IIT help sought on sweet packaging
The initiative followed an instruction from Mamata Banerjee who felt the sweets could have markets beyond Bengal
- Published 25.01.20, 12:09 AM
- Updated 25.01.20, 12:09 AM
- a min read
The Mamata Banerjee government has sought IIT Kharagpur’s technical support for proper preservation and packaging of Mihidana and Sitabhog so that the popular sweets from Burdwan can be exported to domestic as well as international markets.
Sitabhog and Mihidana are two popular Bengali desserts made in Burdwan. Sitabhog is made of flour and cottage cheese vermicelli. Mihidana is made from powdered basmati rice and mixed with gram flour and saffron.
Sources said the initiative followed an instruction from the chief minister who felt the sweets could have markets beyond Bengal as they enjoy the geographical indication tag.
The sources said the food technology department of IIT Kharagpur had already submitted a draft proposal and the estimated cost for providing the technical know-how to the East Burdwan district administration.
“We have got the report and we are looking into it on how to implementing the proposals,” East Burdwan district magistrate Vijay Bharti said.
He said the sweets needed proper preservation and packaging to maintain quality before selling them beyond Bengal.
An expert team headed by IIT Kharagpur professor H.M. Mishra had visited Burdwan three months ago and met representatives of the sweet manufacturers’ body.
The sources said the primary experiment at laboratory to preserve the sweets for three months was done successfully.
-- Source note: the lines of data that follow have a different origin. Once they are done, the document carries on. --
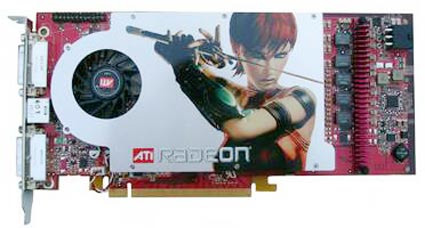 ATi Radeon X1800 GTO ATi Radeon X1800 GTO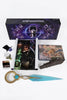 Dragon Age - The Veilguard - Rook's Coffer - Big Box, Card Deck, Glass Potion Flask, Companion Litho Print, Light Up Lyrium Dagger, Enchanted D12 Die, Cloth Map and Quiver and Thank You Letter - GAME NOT INCLUDED FOR ANY PLATFORM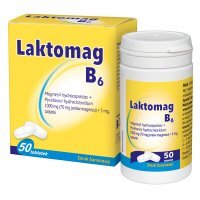 Laktomag B6 50 tabletek - data 30.03.2024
Now, the plan is to train the sweet manufacturers in preservation and packaging. “Negotiation is on with IIT Kharagpur on cost involvement,” said a district administrative official.
The representatives of the Burdwan Sitabhog Mihidana Traders' Welfare Association approached chief minister Mamata Banerjee in October last year to help them in packaging and preservation, following which the district administration got in touch with the food technology department of IIT Kharagpur.
Pramod Kumar Singh, secretary of the association, said individual customers did carry the sweets beyond Bengal, even abroad, though the sellers couldn’t guarantee freshness of the products.
The association participated in three international food fairs in Mumbai and Delhi since Sitabhog and Mihidana got GI tag in 2017.
“The demand for Sitabhog and Mihidana increased after attending the food fairs. Many export agencies approached us for the marketing of the sweets abroad but we couldn't proceed because of absence of the know-how to preserve and package the sweets,” said Singh.